Past Secretaries of State agree that ministers should not be involved in the day-to-day nitty-gritty management of the NHS. In the words of Jeremy Hunt: “I felt accountable for the NHS … I never felt that I couldn’t get the NHS to do what I needed it to do and wanted it to do.”
While the Secretary of State understandably wants oversight of systems which will have far-reaching remits and legal duties, he could end up with a large in-tray of letters notifying him of potential service changes that he is expected to arbitrate. Ministers could be embroiled in decisions not just about major reconfigurations, but relatively minor reconfigurations such as changes to dentists’ opening hours.
Aside from making the Secretary of State and the department vulnerable to a litany of judicial reviews, this could become a huge bureaucratic burden for the department and the local and national bodies awaiting decisions. It may distract government time from bigger national issues and there is also a real risk that public trust is undermined.
Recommended amendments to the bill
Without a requirement for the Secretary of State to justify why a decision on service reconfiguration is in the public interest, it may be hard to convince the public that decisions about their local services are being made based on clinical, not political, rationale.

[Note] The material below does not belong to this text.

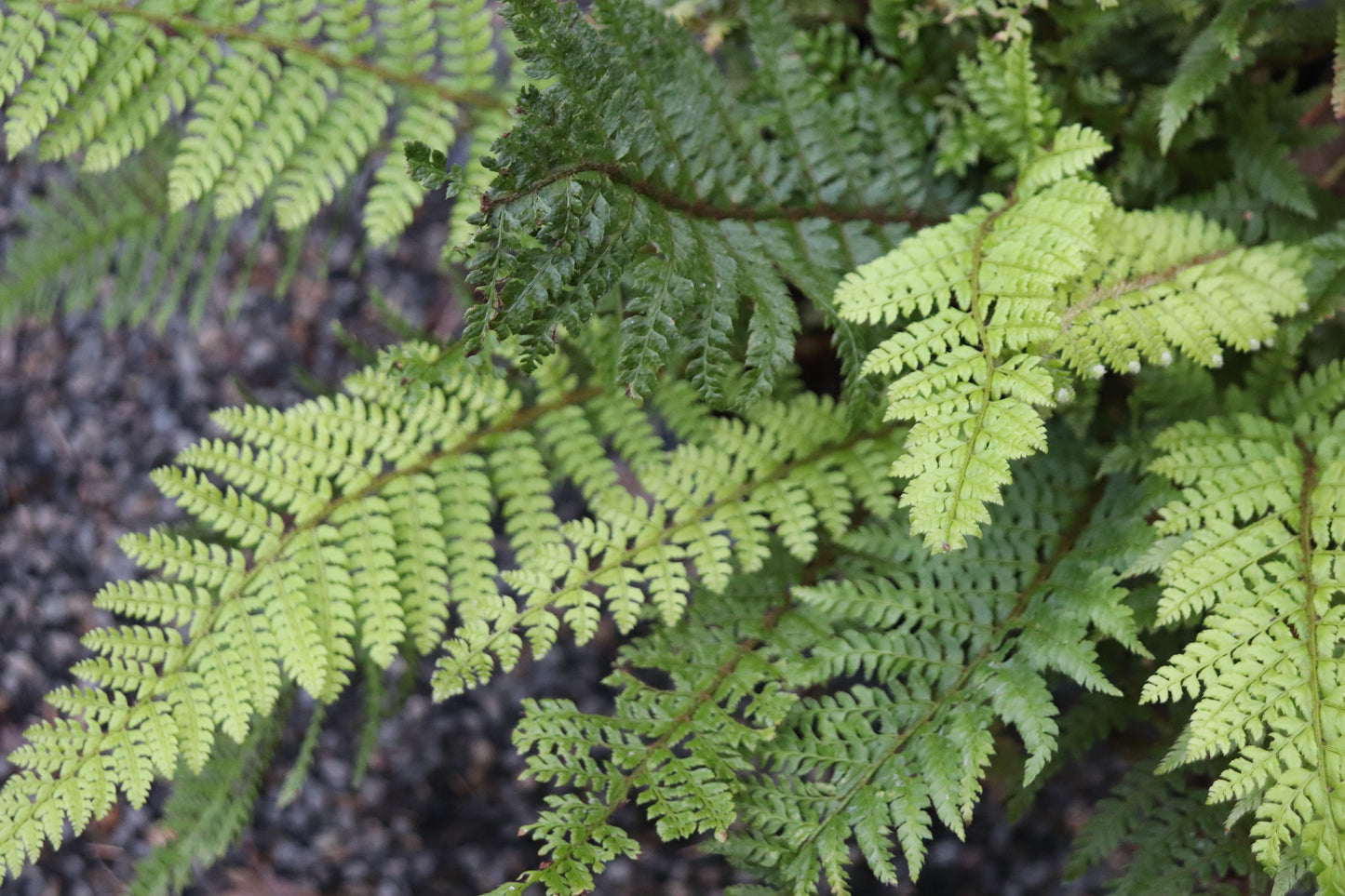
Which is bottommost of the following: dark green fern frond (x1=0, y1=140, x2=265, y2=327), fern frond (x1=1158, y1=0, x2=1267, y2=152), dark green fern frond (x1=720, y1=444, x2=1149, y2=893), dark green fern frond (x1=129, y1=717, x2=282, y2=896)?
dark green fern frond (x1=129, y1=717, x2=282, y2=896)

To address this issue, the NHS Confederation, Local Government Association and the Centre for Governance and Scrutiny have recommended amendments to the bill. These would require the Secretary of State to consider clinical advice from senior local doctors and justify publicly why the decision made is in the public interest.
It also requires that the views of local health overview and scrutiny committees are taken into account, providing accountability outwards to communities, not just upwards to Whitehall. Our joint proposal also has support from the British Medical Association and National Voices.
As the bill returns to the House of Commons for the report stage this month, we urge MPs to interrogate what they, the Secretary of State, service providers and patients would stand to gain from giving the health secretary such significant powers over clinical decisions.
This article first appeared in The Times on 22 November 2021.